Task brief >>
Answer these questions from the puppy-name thread:
(a) What are the names of gracierose's daughter and son?
(b) According to Stosh, how is "Kaese" pronounced?
(c) From which breeder and which litter will gracierose pick the puppy?

# 'K' Puppy Name ideas



## gracierose (Mar 19, 2011)

We are very excited to be adding a female puppy to our family next month. We are trying to think of names and since there are so many creative people here I was hoping you could share some ideas for a female name that starts with a 'K'. This is a 'k' litter from the breeder and although we can give her whatever call name we want, I think it would be nice to also come up with her 'k' name. My husband & I like names that are a little different. To give you an idea our daughter's name is Raine and our son's is Kazin. All ideas are welcome & very much appreciated!


----------



## Lmilr (Jan 12, 2011)

Killarney maybe? 
I know it's Irish and not German but sounds cool to me.


----------



## selzer (May 7, 2005)

I am glad yours is female, my next boy is going to be Kojak. I like Kira for a girl. pronounced with a long I sound.


----------



## Marytess (Oct 25, 2010)

Kensi
Kacie
Kalani
Kami
Kimba
Kapri
Kailani
Kalliope (Kallie for short)
Kamilah
Kale
Kansas
Karleigh
Karrington
Karsey
Kassandra
Kayci
Kazia
Kenley

well that's for now


----------



## koda00 (Apr 27, 2009)

Keene


----------



## Stosh (Jun 26, 2010)

Kaese - pronounced Casey.


----------



## WarrantsWifey (Dec 18, 2010)

I like....

KENIA (Like Ken-E-Uh)

AND

KAIYA (Like Kai-Yah)


----------



## LaRen616 (Mar 4, 2010)

Kina

Kitana

Kenya

Kenzie

Kaden

Keiko

Kori

Kahlua


----------



## doggiedad (Dec 2, 2007)

Koop, Koopa, Kacey, K, Ket, Kitt, Ki ( sounds like sky),
Kay.


----------



## doggiedad (Dec 2, 2007)

i like Kensi.



Marytess said:


> Kensi
> Kacie
> Kalani
> Kami
> ...


----------



## LaRen616 (Mar 4, 2010)

Kinsey


----------



## middleofnowhere (Dec 20, 2000)

Kash
Krash
Kardiac
Kamiah (town in Idaho)
Karson
Kindred
Kola
Kassibar


----------



## jgould91 (Feb 19, 2011)

Koda


----------



## jprice103 (Feb 16, 2011)

I like Kensi and I also like the names Kendra and Kali!


----------



## gracierose (Mar 19, 2011)

*Thank you!*

Wow, thank you for all the wonderful suggestions! In a couple weeks we will get to pick out our little one & then we can see which name fits her. If anyone has more ideas keep them coming


----------



## GSDElsa (Jul 22, 2009)

What breeder is it?


----------



## onyx'girl (May 18, 2007)

I like Kingston...male or female it is a strong call name and a worthy registered name.


----------



## gracierose (Mar 19, 2011)

The breeder is Schraderhaus K9 in Western Washington. We are picking a puppy from the Lobo & Helga litter. We are bringing her home on May 18th. Yea!

Information supplied >>
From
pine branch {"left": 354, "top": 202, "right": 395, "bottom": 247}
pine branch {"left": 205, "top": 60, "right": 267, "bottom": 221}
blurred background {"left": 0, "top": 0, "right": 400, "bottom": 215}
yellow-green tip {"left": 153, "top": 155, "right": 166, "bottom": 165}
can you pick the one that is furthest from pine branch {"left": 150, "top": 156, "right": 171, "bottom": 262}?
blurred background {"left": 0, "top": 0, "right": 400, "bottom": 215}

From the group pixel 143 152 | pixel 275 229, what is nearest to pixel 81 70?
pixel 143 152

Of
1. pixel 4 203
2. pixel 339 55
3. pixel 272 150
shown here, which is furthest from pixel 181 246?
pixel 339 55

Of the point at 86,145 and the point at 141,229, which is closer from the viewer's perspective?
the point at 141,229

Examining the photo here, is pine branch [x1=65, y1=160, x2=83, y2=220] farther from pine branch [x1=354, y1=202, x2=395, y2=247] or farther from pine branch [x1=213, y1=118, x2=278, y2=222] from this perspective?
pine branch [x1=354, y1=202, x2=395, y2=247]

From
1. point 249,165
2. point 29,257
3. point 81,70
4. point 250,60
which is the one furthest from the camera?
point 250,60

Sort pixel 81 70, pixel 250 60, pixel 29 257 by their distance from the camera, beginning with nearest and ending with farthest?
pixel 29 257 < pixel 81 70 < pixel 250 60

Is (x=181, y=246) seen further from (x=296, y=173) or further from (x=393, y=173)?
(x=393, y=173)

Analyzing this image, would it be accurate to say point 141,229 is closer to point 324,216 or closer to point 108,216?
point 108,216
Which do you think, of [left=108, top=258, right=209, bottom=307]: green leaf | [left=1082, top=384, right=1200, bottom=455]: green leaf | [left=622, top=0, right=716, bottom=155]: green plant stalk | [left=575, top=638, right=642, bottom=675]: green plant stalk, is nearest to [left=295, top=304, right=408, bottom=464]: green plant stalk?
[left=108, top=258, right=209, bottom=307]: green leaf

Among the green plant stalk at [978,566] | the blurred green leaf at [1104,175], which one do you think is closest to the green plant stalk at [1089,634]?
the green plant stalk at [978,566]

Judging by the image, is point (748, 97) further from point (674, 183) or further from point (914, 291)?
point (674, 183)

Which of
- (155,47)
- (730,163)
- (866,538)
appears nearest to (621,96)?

--

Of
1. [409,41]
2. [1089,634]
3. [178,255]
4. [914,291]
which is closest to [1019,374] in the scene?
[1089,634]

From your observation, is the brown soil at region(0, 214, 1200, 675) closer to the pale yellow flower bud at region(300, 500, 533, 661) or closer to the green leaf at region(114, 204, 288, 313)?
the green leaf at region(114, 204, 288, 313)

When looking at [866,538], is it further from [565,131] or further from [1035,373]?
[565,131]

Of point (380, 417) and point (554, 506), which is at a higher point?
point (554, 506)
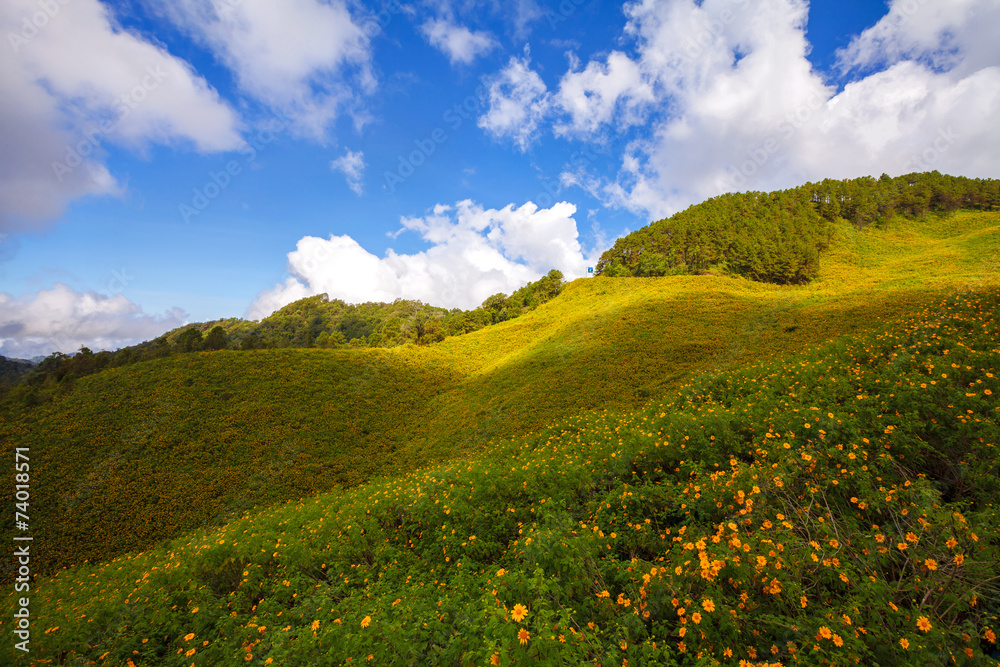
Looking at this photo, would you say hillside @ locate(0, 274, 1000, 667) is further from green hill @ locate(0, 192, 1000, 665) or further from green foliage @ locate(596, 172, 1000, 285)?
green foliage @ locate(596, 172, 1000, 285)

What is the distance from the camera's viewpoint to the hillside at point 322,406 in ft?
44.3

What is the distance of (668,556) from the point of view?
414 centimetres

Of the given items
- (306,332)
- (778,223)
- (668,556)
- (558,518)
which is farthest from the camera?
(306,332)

--

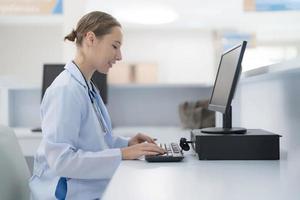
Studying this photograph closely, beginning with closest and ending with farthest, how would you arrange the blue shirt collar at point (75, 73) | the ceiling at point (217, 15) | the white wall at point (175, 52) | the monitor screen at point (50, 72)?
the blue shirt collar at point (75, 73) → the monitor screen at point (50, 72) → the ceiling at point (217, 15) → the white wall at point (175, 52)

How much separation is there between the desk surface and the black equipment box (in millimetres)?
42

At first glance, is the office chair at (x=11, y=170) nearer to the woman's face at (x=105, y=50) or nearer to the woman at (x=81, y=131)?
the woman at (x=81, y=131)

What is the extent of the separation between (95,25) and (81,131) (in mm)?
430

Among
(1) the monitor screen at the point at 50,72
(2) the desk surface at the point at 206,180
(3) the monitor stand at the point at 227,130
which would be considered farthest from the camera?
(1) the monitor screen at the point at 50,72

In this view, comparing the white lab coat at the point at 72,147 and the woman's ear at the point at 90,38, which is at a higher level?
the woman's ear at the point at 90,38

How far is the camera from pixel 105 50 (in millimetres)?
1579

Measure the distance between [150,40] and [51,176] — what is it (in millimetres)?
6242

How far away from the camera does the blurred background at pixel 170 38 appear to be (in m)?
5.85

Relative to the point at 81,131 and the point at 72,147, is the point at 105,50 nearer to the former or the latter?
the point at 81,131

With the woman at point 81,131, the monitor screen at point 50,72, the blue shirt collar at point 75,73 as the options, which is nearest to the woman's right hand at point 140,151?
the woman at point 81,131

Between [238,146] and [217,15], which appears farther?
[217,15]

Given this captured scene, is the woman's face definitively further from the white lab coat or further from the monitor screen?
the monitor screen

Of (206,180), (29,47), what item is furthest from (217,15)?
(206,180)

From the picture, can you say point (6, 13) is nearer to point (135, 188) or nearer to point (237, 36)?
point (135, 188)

Exercise response >>
(a) The daughter is Raine and the son is Kazin.
(b) It is pronounced like Casey.
(c) The breeder is Schraderhaus K9 in Western Washington, and the puppy comes from the Lobo & Helga litter.